_EXERCISE TASKS_
1. In the extract about the Museum of Pop Culture below, how long has Melinda Simms been with MoPOP?
2. Extend the extract about the Museum of Pop Culture below by writing the passage that follows its final sentence.

[EXTRACT]

There can be magic in an object that represents a beloved memory or moment. But, as with any pursuit of love, sometimes there’s a misunderstanding.

Take an exhibition about Avatar at what’s now the Museum of Pop Culture (MoPOP) in Seattle. Curator Brooks Peck recalled negotiating with the studio to get costumes and props to display. “The people from Fox came back to us and said, ‘What if we just make reproductions of all these things and you display them instead?’” Peck remembered. “We had to explain to them … if it’s not the sweaty pit-stained T-shirt that Sigourney Weaver actually wore, it’s just not real.”

Inside MoPOP, one of many exhibit galleries. (GeekWire Photos / Frank Catalano)

Welcome to the behind-the-scenes world at MoPOP, and the people responsible for selecting, saving, and displaying what’s worthwhile from our everyday obsessions. Not to mention meeting the challenge of making the magic feel as real again as it was when we first experienced that popular culture crush.

Peck and MoPOP Collections Manager Melinda Simms sat down with GeekWire for this episode of our new podcast series on science fiction, pop culture, and the arts to discuss the collection, and everything from finding objects and verifying their legitimacy, to explaining older artifacts to new generations. Peck has been with MoPOP since it was known as the EMP Museum and has curated exhibits including those on Battlestar Galactica, space-themed record covers, and the current Star Trek: Exploring New Worlds.  Simms has been with MoPOP for nearly a decade, and has worked with museum collections from Texas to Oregon, including at the Museum of Fine Arts in Houston.

[/EXTRACT]
[DATA SUPPLIED]

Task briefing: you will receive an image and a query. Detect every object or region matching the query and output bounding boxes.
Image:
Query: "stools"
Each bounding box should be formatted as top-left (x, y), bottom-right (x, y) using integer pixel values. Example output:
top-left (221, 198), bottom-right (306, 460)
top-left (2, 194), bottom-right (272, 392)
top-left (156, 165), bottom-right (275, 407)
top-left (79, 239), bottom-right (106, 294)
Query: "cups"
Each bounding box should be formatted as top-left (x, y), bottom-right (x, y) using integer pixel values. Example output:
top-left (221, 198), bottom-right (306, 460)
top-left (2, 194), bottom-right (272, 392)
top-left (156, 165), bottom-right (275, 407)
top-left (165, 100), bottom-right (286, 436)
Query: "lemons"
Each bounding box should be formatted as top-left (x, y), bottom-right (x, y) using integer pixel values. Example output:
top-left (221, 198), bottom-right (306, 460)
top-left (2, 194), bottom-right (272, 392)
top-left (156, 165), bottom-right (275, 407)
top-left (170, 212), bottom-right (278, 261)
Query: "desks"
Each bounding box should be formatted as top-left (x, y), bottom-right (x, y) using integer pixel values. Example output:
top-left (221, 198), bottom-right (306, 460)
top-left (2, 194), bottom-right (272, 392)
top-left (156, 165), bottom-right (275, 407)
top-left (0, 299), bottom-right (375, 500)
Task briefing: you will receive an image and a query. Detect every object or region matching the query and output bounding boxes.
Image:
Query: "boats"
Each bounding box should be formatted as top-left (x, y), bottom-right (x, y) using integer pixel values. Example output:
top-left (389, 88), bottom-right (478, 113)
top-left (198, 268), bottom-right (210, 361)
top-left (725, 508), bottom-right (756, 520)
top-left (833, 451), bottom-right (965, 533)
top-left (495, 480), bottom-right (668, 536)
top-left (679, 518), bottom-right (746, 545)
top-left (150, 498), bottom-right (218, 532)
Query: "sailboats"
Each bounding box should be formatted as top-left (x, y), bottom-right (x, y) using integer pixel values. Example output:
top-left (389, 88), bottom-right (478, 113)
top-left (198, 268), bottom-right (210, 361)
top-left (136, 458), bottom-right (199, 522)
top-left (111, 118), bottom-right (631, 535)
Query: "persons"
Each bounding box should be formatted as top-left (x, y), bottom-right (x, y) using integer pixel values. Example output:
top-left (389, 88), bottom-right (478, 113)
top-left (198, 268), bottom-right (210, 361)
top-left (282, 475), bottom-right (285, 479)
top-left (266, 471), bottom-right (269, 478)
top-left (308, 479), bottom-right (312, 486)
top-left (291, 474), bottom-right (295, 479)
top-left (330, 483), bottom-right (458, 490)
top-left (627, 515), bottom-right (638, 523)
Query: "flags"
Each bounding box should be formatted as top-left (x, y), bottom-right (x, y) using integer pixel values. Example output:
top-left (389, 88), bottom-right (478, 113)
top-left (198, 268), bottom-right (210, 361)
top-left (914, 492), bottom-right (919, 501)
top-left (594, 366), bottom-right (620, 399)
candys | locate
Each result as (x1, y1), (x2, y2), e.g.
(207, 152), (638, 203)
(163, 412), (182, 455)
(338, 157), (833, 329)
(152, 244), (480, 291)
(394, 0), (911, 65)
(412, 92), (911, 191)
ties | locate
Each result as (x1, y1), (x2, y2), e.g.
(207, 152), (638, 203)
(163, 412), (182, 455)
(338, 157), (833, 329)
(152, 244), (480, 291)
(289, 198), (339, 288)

[/DATA SUPPLIED]
[DATA SUPPLIED]

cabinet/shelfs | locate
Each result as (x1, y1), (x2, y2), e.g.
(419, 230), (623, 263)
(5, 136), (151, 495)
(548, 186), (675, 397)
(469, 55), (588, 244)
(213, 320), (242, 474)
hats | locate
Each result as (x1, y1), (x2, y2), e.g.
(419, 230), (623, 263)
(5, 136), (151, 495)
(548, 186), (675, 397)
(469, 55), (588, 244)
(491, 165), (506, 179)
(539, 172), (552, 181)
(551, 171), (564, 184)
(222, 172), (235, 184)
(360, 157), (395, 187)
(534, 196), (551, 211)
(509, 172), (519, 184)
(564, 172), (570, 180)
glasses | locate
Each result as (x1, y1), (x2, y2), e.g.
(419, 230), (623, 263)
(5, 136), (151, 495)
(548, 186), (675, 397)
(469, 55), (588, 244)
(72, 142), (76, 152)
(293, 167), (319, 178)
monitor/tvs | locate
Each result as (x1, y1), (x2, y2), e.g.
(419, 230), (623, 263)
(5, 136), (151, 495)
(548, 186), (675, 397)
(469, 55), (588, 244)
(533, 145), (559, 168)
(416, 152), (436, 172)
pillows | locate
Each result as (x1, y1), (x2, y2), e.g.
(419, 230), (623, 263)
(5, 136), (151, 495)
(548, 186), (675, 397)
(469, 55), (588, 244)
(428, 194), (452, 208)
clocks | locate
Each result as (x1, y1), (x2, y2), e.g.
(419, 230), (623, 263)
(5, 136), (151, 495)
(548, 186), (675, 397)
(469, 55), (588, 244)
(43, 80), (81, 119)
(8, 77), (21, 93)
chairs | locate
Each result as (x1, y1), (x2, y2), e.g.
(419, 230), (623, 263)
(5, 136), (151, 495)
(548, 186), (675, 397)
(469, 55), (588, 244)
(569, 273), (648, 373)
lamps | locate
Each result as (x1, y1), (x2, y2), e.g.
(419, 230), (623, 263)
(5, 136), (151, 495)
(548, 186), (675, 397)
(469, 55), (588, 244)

[/DATA SUPPLIED]

_YOUR RESPONSES_
1. Nearly a decade.

2.
[Listen to the episode below, or download the MP3, and keep reading for more.]

You might sum up the motto of their dual mission as to preserve and protect … as well as present. There’s a lot of stuff — artifacts or objects, depending on your preferred term — involved.

“I am responsible for the daily care and feeding of the collection, and make sure everything is housed appropriately to archival standards,” Simms explained. She estimated MoPOP has close to 100,000 objects cataloged, and “if you expand that out to the pieces in the vault that we are still working on getting cataloged in the collection, probably close to 150.”

A costume from the 1939 Oz film.

The pop culture range visible is staggering both in objects owned or borrowed, from the Cowardly Lion costume in the 1939 production of The Wizard of Oz (“Made with actual lion pelts. Sorry to say,” Peck noted) to more modern items. “It’s a very large collection of musical instruments and music memorabilia from the Northwest and globally,” Simms said. “And then we have the secondary collection, which is the sci-fi collection”

When not on display — or on loan to other museums — items in MoPOP’s collection are stored in an off-site vault (prompting a GeekWire visit in 2014). The actual address, while near MoPOP in the Seattle area, is not disclosed for security reasons. However, it does have a moat.

“Our new vault doesn’t have water sensors in the floor,” Simms said, comparing it to a previous location, “but what it does have is a three-foot walkway around the entire perimeter of the vault that would act as the first holding chamber for any water that would come into the basement.”

Waterworld shades, gone slightly gooey.

A broken pipe isn’t the only potential danger facing the objects. Frequently, it’s the object itself, and what it was made of. Costumes and props are generally built to look good in a movie or video production — not to stand the test of time.

The worst offender? “Plastic. Without a doubt,” Simms responded. “The compounds and the chemical compositions of plastic have changed dramatically over the years and there just hasn’t been a significant amount of research that keeps up with the plastic degradation.”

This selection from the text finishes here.